Fairbanks, Alaska, parent Mike Beck now can check his daughter’s test scores and attendance records on the internet while enjoying his morning coffee. Absences, grades, homework assignments, messages from teachers–Beck has access to it all.
And the best part is, when his daughter’s grades fall below a certain point that he specifies, the system sends an automatic eMail message alerting him to that fact.
"She brought a grade up I didn’t expect her to," said Beck, as he browsed a web page with the North Pole High School junior’s information in early March.
"I really like this. This is really neat."
Soon, the same opportunity will be available to all Fairbanks North Star Borough School District parents, when a new computer system called Centerpoint is integrated into local schools.
The district’s board of education approved spending $250,000 to purchase the new communication program last fall, said Ann Shortt, school superintendent. In January, three schools–North Pole High School, Randy Smith Middle School, and Woodriver Elementary School–were selected to test-drive the program. Next year, the district will bring all borough high schools and middle schools online. Elementary schools will be added in the 2007-08 school year, Shortt said.
"I think it will help in a number of ways," she said.
Centerpoint, designed by Arizona-based Pearson School Systems, allows teachers and school administrators to access or add information such as grades, attendance, homework, and assignments. Parents and students can look up this information almost immediately by logging onto a web page.
The software also has an eMail program that can be set to send out automated notifications of events, grades, and such.
Parents without internet access can still get the same information by telephone, much like people do with bank accounts, Shortt said.
The best part is that, because the program is web-based, it can be accessed from any computer, school officials say.
"Say we’ve got a dad maybe over in Iraq," said A.C. Woolnaugh, North Pole High School principal. "He can check on his child’s progress."
North Pole parents recently received login information during parent-teacher conferences. Other parents were mailed the same information, Woolnaugh said.

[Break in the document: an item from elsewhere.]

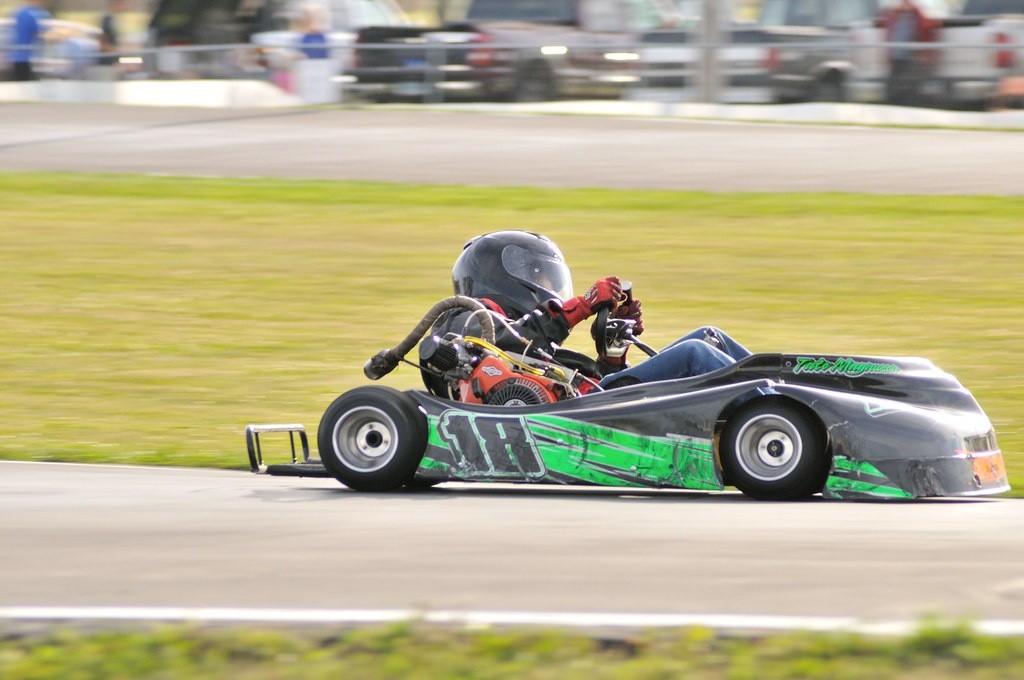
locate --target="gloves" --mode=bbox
[562,275,619,325]
[594,296,645,360]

Beck tried his password out for the first time March 2.
"I’m actually really impressed," he said. "I’ve kind of developed an eMail relationship with some of her teachers. Now I can do a shotgun blast to all of them."

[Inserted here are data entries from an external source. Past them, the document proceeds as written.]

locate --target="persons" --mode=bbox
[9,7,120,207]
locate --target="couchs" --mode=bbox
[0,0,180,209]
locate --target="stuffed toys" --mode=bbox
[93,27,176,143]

In Rapid City, Iowa, Centerpoint appears to be a hit with parents there.
Because parents have instant access to every aspect of their children’s school work, parents felt more connected to their students’ schools, said Woolnaugh, who visited the Iowa schools with other school employees recently.
The Rapid City school district saw a dramatic increase in parent participation in school events as a result, he said.
Woolnaugh is hopeful the same will happen at North Pole. While the basics–such as attendance and grades–are online now, eventually library checkouts, lunch tabs, transcripts, and other uses will be developed for the program, he said.
"It centralizes everything," Woolnaugh said.
For now, he can keep tabs on students who have been skipping school, but he can also catch kids being good, too.
"Say we have a basketball game," he said. "I can say, Give me a list of all the kids with no tardies last week,’ and [these students] can get into the game free."
The program is not just a tool to keep up with students. A sick child can easily find out what work has been missed by logging onto the web site.
"How cool is it to log on and find out I’m supposed to be reading chapters three and four of The Crucible and then write a 300-word essay?" Woolnaugh said.
Jim Gillis, Woodriver principal, likes the program, too. Teachers and staff can keep track of lunch counts, grades, and mid-quarter and quarterly reports.
"It’s a lot more accountable for parents and students," he said. If students or their parents need to know anything school-related, they can simply "take a peek," he said.